DESCRIPTION (provided by applicant): The carefully orchestrated movement of ions across cellular membranes is crucial to virtually every biological process. Ion channels play thereby a central role by allowing the regulated flow of relevant ions through their aqueous pore. In the past few decades, progress made in Molecular Biology and Genomics has revealed the unsuspected variety of ion channels expressed in our membranes. The family of TRP channels with more than two dozens of members in humans that function as biosensors and signal integrators is a good illustration of this development. It includes the only known examples of ionic pores fused to enzymatic regions, so-called "chanzymes". TRPM7 and its close relative TRPM6 both harbor a kinase region at their C-terminus that is capable of phosphorylating protein substrates on Serine/Threonine residues. TRPM7 is widely distributed and has been shown to be an essential and irreplaceable molecule in several genetic models, including a B-lymphocyte cell line called DT40. TRPM7-deficiency in this context results in cell growth arrest and death, unless the extracellular media is supplemented with Mg2+, suggesting a role for TRPM7 in Mg2+- homeostasis regulation. Despite these insights into TRPM7's physiological function, the significance of its kinase region remains unclear. Understanding the role of this unique domain holds the promise to shed some light on novel mechanisms of cellular adjustments to a changing ionic environment. The main goal of this proposal is to investigate the relationship between the channel and kinase portions of TRPM7 by utilizing a combination of biochemistry, genetics and biophysics approaches, allowing for a detailed function-structure relationship study. We plan to determine how altering the ionic selectivity of TRPM7 channels through pore mutations might affect its kinase activity. Furthermore the functional importance of the covalent link between kinase and channel will be assessed by studying liberated domains and through the introduction of linker structures. Finally, we also designed experiments allowing us to define molecular determinants of channel assembly and trafficking to the cell surface.

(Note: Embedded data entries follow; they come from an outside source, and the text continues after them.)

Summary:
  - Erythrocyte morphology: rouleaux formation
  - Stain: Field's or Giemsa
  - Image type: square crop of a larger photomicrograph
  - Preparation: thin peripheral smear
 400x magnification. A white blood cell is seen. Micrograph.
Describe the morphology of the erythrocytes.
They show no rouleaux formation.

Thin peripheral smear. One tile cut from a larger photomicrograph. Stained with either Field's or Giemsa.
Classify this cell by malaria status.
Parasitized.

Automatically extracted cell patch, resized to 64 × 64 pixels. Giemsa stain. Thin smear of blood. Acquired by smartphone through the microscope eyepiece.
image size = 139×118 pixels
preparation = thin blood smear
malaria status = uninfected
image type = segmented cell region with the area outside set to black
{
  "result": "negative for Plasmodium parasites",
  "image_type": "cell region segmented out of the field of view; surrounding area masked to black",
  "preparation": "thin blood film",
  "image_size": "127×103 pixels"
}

描述（由申请人提供）：离子在细胞膜上精心策划的运动对于几乎每个生物过程至关重要。离子通道通过允许相关离子通过其水性孔的调节流动来发挥核心作用。在过去的几十年中，分子生物学和基因组学取得的进展揭示了我们膜中表达的无离子通道的多种多样。在人类中充当生物传感器和信号积分器的人类中有二十多名成员的TRP通道家族是这一发展的很好的例证。它包括唯一已知的离子孔融合到酶区域的离子孔，即所谓的“ chanzymes”。 TRPM7及其接近的相对TRPM6都在其C末端具有激酶区域，该区域能够在丝氨酸/苏氨酸残基上磷酸化蛋白质底物。 TRPM7被广泛分布，在几种遗传模型中已被证明是必不可少的，不可替代的分子，包括称为DT40的B淋巴细胞细胞系。在这种情况下，TRPM7缺陷会导致细胞生长停滞和死亡，除非细胞外培养基补充MG2+，这表明TRPM7在MG2+ - 稳态调节中的作用。尽管对TRPM7的生理功能有了这些见解，但其激酶区域的重要性仍不清楚。了解这个独特的领域的作用有望阐明细胞调整到不断变化的离子环境的新机制。 该提案的主要目的是通过利用生物化学，遗传学和生物物理学方法的组合来研究TRPM7的通道和激酶部分之间的关​​系，从而允许进行详细的功能结构关系研究。我们计划确定如何通过孔突变改变TRPM7通道的离子选择性可能会影响其激酶活性。此外，将通过研究解放域和引入接头结构来评估激酶与通道之间共价链接的功能重要性。最后，我们还设计了实验，使我们能够定义通道组装的分子决定因素，并运输到细胞表面。